Growing Up In Trengganu

Wednesday, November 03, 2004

Growing Up in Trengganu #93756

One day one of our neighbours went to the circus and came back with a man. There was all talk and excitement in the neighbourhood as this was no ordinary man in leotards doing tricks on a trapeeze that she got hitched to, but someone from Circo Brasil, a country which most of us hadn't known. ClownsWe've had many circuses come to town those days, but they were mostly manned by folks from further East, and I hated all of them as circuses weren't my favourite pastime, and all those motor-cycling up and down in a rounded cage and animals doing things at the leg-end of an upturned chair were just irritating distractions that adults insisted in foisting on us. I hated most the clowns, who were just sad, painted men.

But the Circo Brasil man changed all that for, besides my cousin who married an Egyptian, not many from our community were paired up with anyone else from across the oceans. We knew that Brazil was a faraway place and that marriages were made in heaven, but how was she to speak to him and what if he drank our budu neat, thinking it to be a drink? Those were questions that bothered us when we heard about our neighbour's impending marriage. I soon became interested in Circuses and all that went on beneath the tents.

Circuses came to town during the holiday season in those days, so someone in Brazil must've been keeping a close watch on the time-table for our school terms, just as turtles from beyond knew to swim our shores in August, as August was the month when everyone in Rantau Abang stayed up all night to look for them. That was how things worked in Trengganu then, according to motions and time: just when the shopkeepers raised their stocks in algae green paper umbrellas, the December monsoons would come a-lashing down, and it'd rain for weeks and weeks on end.

It rained on us too in our hot enthusiasm for the Brazillian man for, when our neighbour took him home, he turned out to be no Brazillian but a man from Batu Gajah perhaps, and Batu Gajah was just over the hill from us, not across the wide ocean. So we just let them get on with their married life, and the Circus too did the same, for, when they upped tents and headed out of town, our bridegroom from Circo Brasil became a Kuala Trengganu townsman.

Our Brazillian let-down notwithstanding we had quite a cosmopolitan crowd in our town even then. There were folk from over the hills whom we called the orang luar or outsiders who soon became very much like us local folk, eating ikang and walking the jalang. We had Pak Loh Yunang the booksellers, of course, Muslims from the province of Yunnan in China, but they soon adopted our ways right down to the batik sarong. There were of course the local Chinese who'd been in Trengganu more than a hundreed years, and whose best expression to me was Pak Awang.

Pak Awang was a necromancer with a silver tongue who'd walk the streets in his Chinese trousers, and in his hands, a green umbrella and his office-in-a-bag. He spoke Trengganuspeak like a native, and so he was, and appeared most afternoons at Wan Mamat's and spoke and spoke while the kerepoks boiled in the cauldron. Wan Mamat was one of two kerepok makers in our part of town.

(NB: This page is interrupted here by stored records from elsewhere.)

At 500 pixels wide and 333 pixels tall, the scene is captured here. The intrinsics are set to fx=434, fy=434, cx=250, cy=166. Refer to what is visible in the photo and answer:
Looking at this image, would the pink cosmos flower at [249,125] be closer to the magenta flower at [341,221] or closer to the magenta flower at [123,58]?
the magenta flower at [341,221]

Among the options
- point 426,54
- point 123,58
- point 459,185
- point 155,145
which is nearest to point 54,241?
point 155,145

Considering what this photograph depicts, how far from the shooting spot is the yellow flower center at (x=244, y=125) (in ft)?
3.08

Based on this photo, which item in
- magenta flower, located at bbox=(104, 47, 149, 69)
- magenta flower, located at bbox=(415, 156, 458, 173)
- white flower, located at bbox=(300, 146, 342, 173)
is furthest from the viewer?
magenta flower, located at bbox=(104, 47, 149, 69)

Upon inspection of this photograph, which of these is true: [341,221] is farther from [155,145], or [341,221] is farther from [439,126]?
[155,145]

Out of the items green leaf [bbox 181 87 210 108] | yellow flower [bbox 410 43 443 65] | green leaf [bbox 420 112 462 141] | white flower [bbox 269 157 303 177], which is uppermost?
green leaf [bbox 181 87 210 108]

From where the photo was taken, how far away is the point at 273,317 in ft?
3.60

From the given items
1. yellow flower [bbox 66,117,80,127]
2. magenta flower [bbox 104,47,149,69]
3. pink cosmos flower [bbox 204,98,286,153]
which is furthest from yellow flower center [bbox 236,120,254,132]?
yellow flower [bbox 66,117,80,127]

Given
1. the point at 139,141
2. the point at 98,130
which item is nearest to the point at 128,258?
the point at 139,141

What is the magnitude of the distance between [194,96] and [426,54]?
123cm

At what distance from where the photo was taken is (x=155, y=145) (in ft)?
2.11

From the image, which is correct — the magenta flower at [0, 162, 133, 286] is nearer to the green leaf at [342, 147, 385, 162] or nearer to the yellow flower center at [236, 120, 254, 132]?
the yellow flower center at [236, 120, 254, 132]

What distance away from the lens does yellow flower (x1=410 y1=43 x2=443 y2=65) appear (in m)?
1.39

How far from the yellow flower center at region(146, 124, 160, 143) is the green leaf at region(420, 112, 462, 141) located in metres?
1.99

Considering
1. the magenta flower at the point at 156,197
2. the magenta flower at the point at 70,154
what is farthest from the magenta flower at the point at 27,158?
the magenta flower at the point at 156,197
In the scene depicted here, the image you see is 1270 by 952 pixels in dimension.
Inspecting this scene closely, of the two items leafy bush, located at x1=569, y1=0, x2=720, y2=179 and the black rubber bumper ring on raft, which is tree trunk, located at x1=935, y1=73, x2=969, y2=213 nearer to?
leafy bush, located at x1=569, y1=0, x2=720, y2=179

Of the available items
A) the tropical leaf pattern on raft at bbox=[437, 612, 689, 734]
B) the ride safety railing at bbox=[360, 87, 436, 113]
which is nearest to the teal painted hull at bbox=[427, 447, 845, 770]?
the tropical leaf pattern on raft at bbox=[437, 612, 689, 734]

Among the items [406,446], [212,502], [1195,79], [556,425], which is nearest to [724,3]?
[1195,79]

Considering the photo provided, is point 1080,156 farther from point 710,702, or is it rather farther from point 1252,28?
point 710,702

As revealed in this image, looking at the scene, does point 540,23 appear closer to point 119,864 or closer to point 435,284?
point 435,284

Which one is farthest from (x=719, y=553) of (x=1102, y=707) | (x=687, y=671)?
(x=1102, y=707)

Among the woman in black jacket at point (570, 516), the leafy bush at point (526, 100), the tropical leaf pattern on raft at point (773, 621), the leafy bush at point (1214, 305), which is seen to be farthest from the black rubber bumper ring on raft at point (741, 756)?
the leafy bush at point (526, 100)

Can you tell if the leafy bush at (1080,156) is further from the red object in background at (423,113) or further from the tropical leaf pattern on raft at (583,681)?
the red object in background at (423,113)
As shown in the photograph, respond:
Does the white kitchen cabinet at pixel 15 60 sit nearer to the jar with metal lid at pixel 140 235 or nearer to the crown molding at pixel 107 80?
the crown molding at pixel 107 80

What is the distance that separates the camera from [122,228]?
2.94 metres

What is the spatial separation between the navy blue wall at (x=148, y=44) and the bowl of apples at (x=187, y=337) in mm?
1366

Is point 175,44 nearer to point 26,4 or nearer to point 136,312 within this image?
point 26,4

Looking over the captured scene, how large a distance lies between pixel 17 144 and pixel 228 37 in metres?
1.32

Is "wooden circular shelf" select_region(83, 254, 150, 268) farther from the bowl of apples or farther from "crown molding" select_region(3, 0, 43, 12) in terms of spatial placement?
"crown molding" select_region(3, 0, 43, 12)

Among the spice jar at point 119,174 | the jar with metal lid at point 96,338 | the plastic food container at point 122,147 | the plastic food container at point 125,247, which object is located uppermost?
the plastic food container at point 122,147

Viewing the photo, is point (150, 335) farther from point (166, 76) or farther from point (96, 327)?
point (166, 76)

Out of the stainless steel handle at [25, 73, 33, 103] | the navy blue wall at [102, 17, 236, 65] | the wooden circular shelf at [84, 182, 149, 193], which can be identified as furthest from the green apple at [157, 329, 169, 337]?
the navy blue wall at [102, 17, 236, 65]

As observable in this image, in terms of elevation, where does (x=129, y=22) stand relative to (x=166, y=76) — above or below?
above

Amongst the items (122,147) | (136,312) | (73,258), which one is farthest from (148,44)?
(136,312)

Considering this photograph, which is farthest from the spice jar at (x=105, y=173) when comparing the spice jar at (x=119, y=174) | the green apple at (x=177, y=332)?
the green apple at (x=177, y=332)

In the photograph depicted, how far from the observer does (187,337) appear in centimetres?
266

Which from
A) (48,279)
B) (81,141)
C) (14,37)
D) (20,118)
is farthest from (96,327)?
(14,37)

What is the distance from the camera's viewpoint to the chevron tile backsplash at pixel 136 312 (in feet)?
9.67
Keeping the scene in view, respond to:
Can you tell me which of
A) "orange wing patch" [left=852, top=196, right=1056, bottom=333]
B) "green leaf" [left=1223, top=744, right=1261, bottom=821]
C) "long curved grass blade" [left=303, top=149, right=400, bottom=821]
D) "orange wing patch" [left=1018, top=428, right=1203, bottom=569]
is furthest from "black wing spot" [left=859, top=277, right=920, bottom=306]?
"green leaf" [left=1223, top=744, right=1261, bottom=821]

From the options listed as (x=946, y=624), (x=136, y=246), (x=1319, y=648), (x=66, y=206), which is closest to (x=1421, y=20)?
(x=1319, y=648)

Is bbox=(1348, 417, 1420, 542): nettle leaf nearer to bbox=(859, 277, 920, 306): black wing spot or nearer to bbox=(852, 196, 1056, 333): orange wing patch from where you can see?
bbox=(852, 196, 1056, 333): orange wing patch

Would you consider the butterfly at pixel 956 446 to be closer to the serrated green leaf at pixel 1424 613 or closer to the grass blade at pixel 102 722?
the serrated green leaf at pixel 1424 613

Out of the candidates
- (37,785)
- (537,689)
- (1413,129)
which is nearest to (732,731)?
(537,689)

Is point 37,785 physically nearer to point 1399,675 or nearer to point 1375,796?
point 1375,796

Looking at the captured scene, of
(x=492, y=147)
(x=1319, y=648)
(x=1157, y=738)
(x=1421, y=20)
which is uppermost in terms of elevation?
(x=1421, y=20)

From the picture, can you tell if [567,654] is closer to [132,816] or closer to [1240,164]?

Each day, after the sound of the late afternoon geduk — the call-to-prayer drum — the fish would arrive in basket loads and Wan Mamat would supervise his wife and daughters in the cleaning of them while he continued to speak on various subjects to Pak Awang. Once I overheard them talk about the dark business of spirits, and Pak Awang, who was also a ghostbuster necromancerman, confided in him that spirits were put off by the bones of pigs, so whenever he did a spot of exorcism he'd prod his patients — some of whom were Muslims — with this handy object which he always carried in his little bag. "Lepah tu aku samoklah pulok,*" he told Wan Mamat who was reassured.

Soon as the kerepok was off the boil and placed in round woven baskets — hence lekor, Trengganuspeak for lingkar, the curling of long kerepoks in a round basket — Pak Awang would take his order and head home to his wife Mak Mek who was a keropok lekor reseller behind a bookshop in Chinatown.

In front of our house were Tamil shopkeepers, who were spice retailers and textile merchants, some hailing from a place called Mappilaikuppam in Nanilam, in the Tanjore district of Southern India. I know because some days I'd be diverted from my walk home from school by some of them who wanted to have addresses written on their envelopes of despatches and postal orders to their native village in Mother India. On Friday, the state holiday, a Nanilam man living in his shop in front of our house would pull out his harmonium and sing his mournful tunes to the empty market.

We could've had a Brazillian man pull out his Friday instrument to put a little Samba in our midst; but then as it turned out, he wasn't and he didn't, and he turned out to be just one of us.

*"I do the [Muslim] ritual cleansing afterwards, of course."